(WHAT IS ASKED)
Copy out all of the material below word for word.

-- start --

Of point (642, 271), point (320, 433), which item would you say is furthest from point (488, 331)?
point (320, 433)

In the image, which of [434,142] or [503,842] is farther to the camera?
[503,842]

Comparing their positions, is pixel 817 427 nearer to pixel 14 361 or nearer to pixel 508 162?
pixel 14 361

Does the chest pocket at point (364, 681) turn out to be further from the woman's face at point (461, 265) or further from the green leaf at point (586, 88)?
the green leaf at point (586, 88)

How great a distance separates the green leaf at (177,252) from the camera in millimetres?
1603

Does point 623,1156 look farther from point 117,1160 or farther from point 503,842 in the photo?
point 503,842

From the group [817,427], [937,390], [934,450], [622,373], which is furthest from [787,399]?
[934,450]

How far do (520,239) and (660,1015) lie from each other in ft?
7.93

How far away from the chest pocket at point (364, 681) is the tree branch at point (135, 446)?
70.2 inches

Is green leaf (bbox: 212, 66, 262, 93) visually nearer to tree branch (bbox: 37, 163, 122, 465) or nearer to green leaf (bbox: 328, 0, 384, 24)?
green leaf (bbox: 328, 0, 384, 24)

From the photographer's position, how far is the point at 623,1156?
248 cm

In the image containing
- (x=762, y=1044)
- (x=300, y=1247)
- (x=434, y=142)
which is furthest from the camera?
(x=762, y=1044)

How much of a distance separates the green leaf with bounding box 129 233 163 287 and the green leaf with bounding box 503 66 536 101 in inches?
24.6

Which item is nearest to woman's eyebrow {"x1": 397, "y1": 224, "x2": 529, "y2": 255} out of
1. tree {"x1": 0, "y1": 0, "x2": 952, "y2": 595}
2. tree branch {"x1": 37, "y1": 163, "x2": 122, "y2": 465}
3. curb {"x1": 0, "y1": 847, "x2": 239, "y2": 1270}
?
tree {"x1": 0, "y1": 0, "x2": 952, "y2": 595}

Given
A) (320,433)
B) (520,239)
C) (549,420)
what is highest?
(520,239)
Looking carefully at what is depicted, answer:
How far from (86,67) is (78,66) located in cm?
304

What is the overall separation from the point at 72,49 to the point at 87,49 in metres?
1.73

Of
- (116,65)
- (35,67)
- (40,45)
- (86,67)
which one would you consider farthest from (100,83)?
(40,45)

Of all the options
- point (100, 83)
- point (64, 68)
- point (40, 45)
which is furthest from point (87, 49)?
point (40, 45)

-- end --

(EXPECTED ANSWER)
Of point (642, 271), point (320, 433), which item would you say is furthest from point (488, 331)?
point (320, 433)

In the image, which of [434,142] or [503,842] is farther to the camera?
[503,842]

Comparing their positions, is pixel 817 427 nearer to pixel 14 361 or nearer to pixel 508 162?
pixel 14 361

Does the chest pocket at point (364, 681) turn out to be further from the woman's face at point (461, 265) or further from the green leaf at point (586, 88)?
the green leaf at point (586, 88)

How great a distance separates the green leaf at (177,252) from the camera in millimetres?
1603

Does point 623,1156 look farther from point 117,1160 or farther from point 503,842 in the photo?
point 503,842

From the group [817,427], [937,390], [934,450], [622,373], which is furthest from [787,399]?
[934,450]

How far do (520,239) and (660,1015) lie from each other in ft?
7.93

How far away from the chest pocket at point (364, 681) is the tree branch at point (135, 446)?
70.2 inches

Is green leaf (bbox: 212, 66, 262, 93) visually nearer to tree branch (bbox: 37, 163, 122, 465) or nearer to green leaf (bbox: 328, 0, 384, 24)?
green leaf (bbox: 328, 0, 384, 24)

From the photographer's position, how far is the point at 623,1156?
248 cm

In the image containing
- (x=762, y=1044)
- (x=300, y=1247)
- (x=434, y=142)
which is furthest from the camera?
(x=762, y=1044)

How much of a distance separates the green leaf with bounding box 129 233 163 287 and the green leaf with bounding box 503 66 536 101 in inches?
24.6

Which item is nearest to woman's eyebrow {"x1": 397, "y1": 224, "x2": 529, "y2": 255} out of
1. tree {"x1": 0, "y1": 0, "x2": 952, "y2": 595}
2. tree branch {"x1": 37, "y1": 163, "x2": 122, "y2": 465}
3. curb {"x1": 0, "y1": 847, "x2": 239, "y2": 1270}
?
tree {"x1": 0, "y1": 0, "x2": 952, "y2": 595}

Given
A) (320,433)
B) (520,239)
C) (549,420)
what is highest?
(520,239)
Looking carefully at what is depicted, answer:
How far from (86,67) is (78,66) located in cm?
304

What is the overall separation from the point at 72,49 to the point at 87,49 in metres?
1.73

Of
- (116,65)
- (35,67)
- (40,45)
- (86,67)
which one would you consider farthest from (100,83)?
(40,45)

Of all the options
- point (100, 83)
- point (64, 68)
- point (40, 45)
which is furthest from point (87, 49)?
point (40, 45)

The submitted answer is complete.